» **Requirement**
Restate every entry verbatim; drop the pictures.
▼
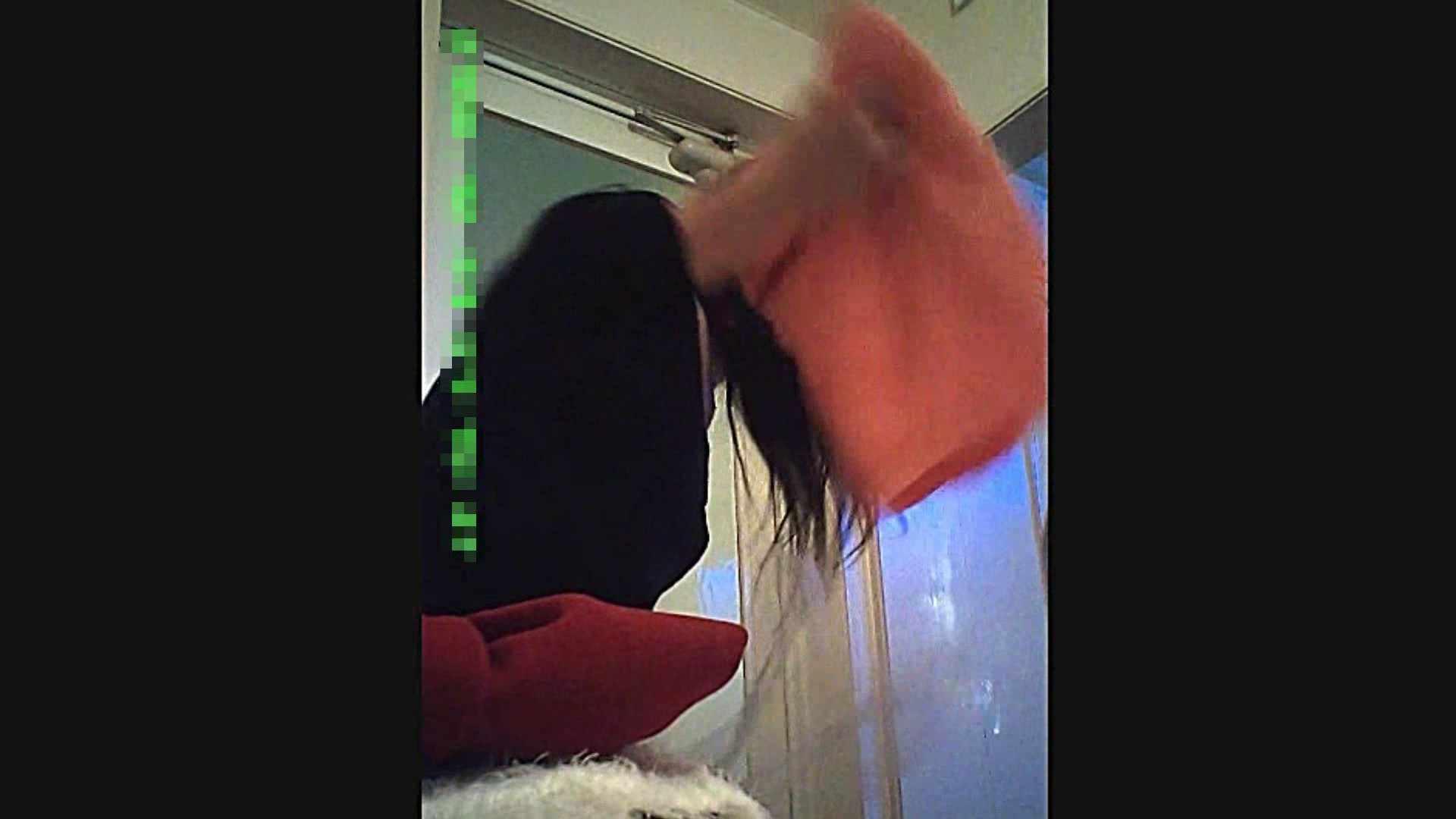 禁断、、塾講のおしえ子 (シリーズⅤ) とみちゃん  Vol.28 脱衣編 盛合せ 性交動画流出 82枚 39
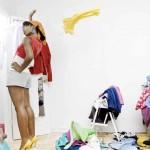 springclean_closet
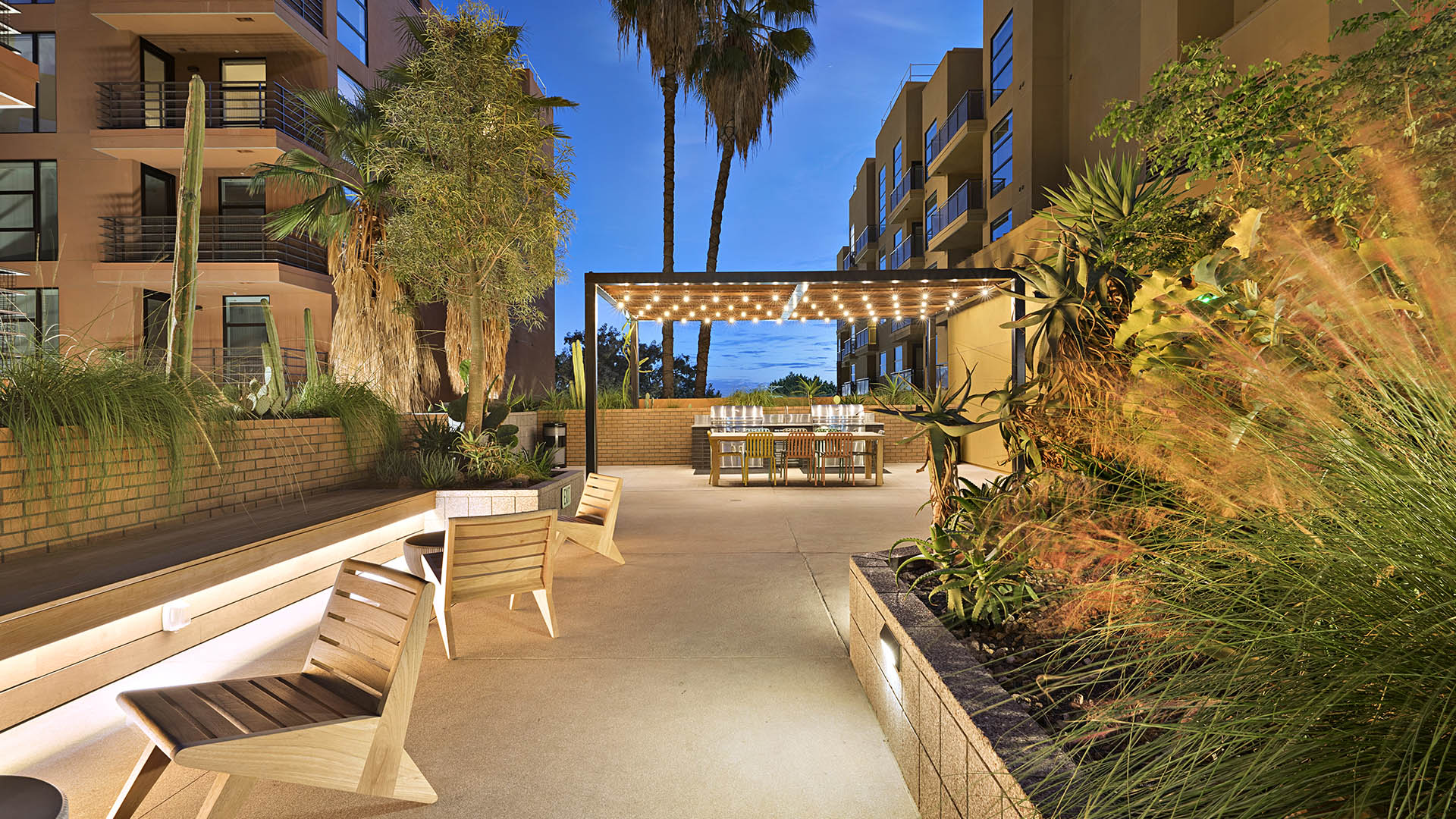 Courtyard at dusk with large planters with lush plants, modern lounge chairs, wood pergola with string lights, and palm trees.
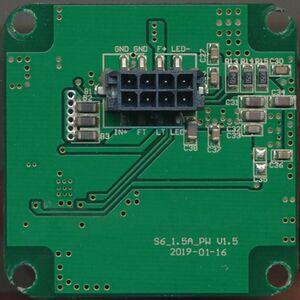 Драйвер светодиодных линз Альфа 5 Alpha 5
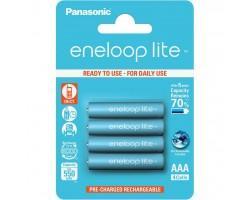 Акумулятор PANASONIC Eneloop Lite AAA 550mAh NI-MH * 4 (BK-4LCCE/4BE)
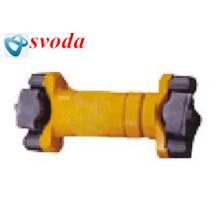 Terex dumper parts eje delantero de acero inoxidable pto15300861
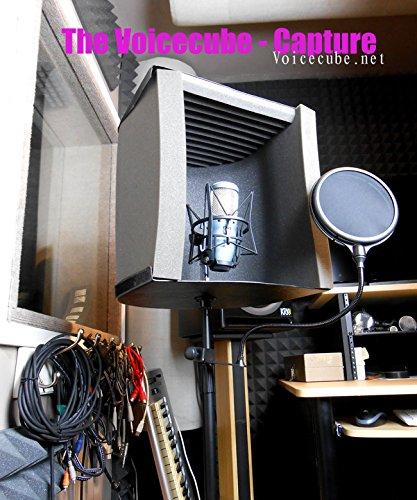 The Voicecube - Capture. Tm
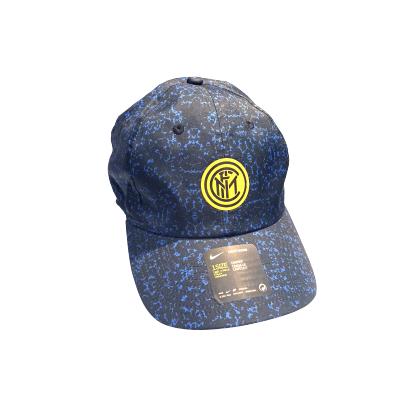 耐克國米INTER U NK DRY H86 CAP AOP運動帽CW6923-010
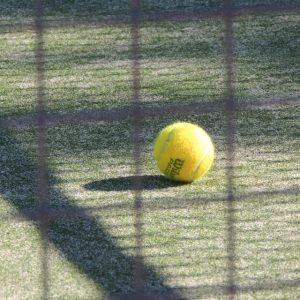 Attività tennis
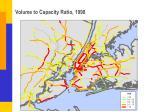 volume to capacity ratio 1998
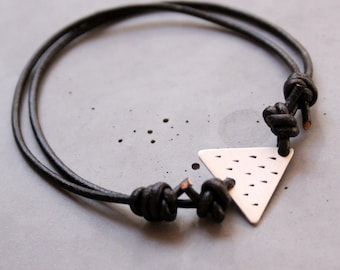 Silver Bracelet for Men, Sterling Silver Adjustable Triangle Bracelet, Black Rain, Accessories for Men, Geometric Bracelet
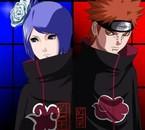pein et konan : les chef d'akatsuki et les plus puissant^^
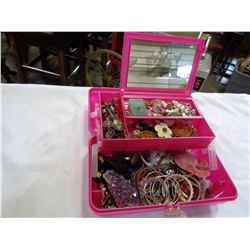 PINK JEWELRY BOX W/ CONTENTS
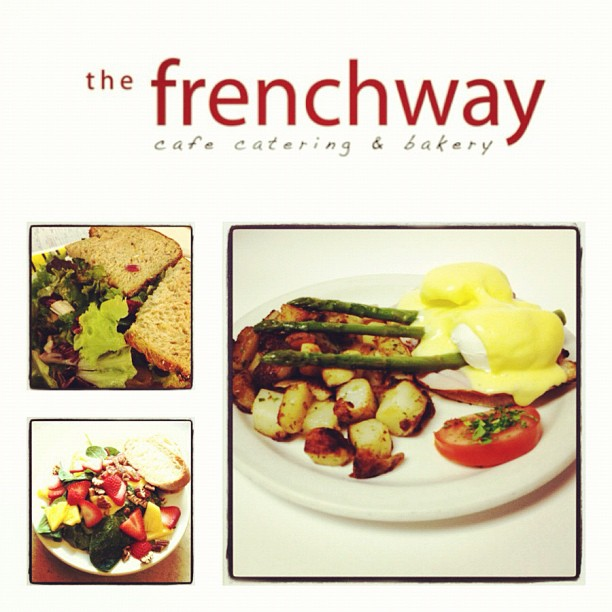 Frenchway Cafe, Bakery & Catering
▲
» **Solution to the exercise**
 禁断、、塾講のおしえ子 (シリーズⅤ) とみちゃん  Vol.28 脱衣編 盛合せ 性交動画流出 82枚 39
 springclean_closet
 Courtyard at dusk with large planters with lush plants, modern lounge chairs, wood pergola with string lights, and palm trees.
 Драйвер светодиодных линз Альфа 5 Alpha 5
 Акумулятор PANASONIC Eneloop Lite AAA 550mAh NI-MH * 4 (BK-4LCCE/4BE)
 Terex dumper parts eje delantero de acero inoxidable pto15300861
 The Voicecube - Capture. Tm
 耐克國米INTER U NK DRY H86 CAP AOP運動帽CW6923-010
 Attività tennis
 volume to capacity ratio 1998
 Silver Bracelet for Men, Sterling Silver Adjustable Triangle Bracelet, Black Rain, Accessories for Men, Geometric Bracelet
pein et konan : les chef d'akatsuki et les plus puissant^^
 PINK JEWELRY BOX W/ CONTENTS
 Frenchway Cafe, Bakery & Catering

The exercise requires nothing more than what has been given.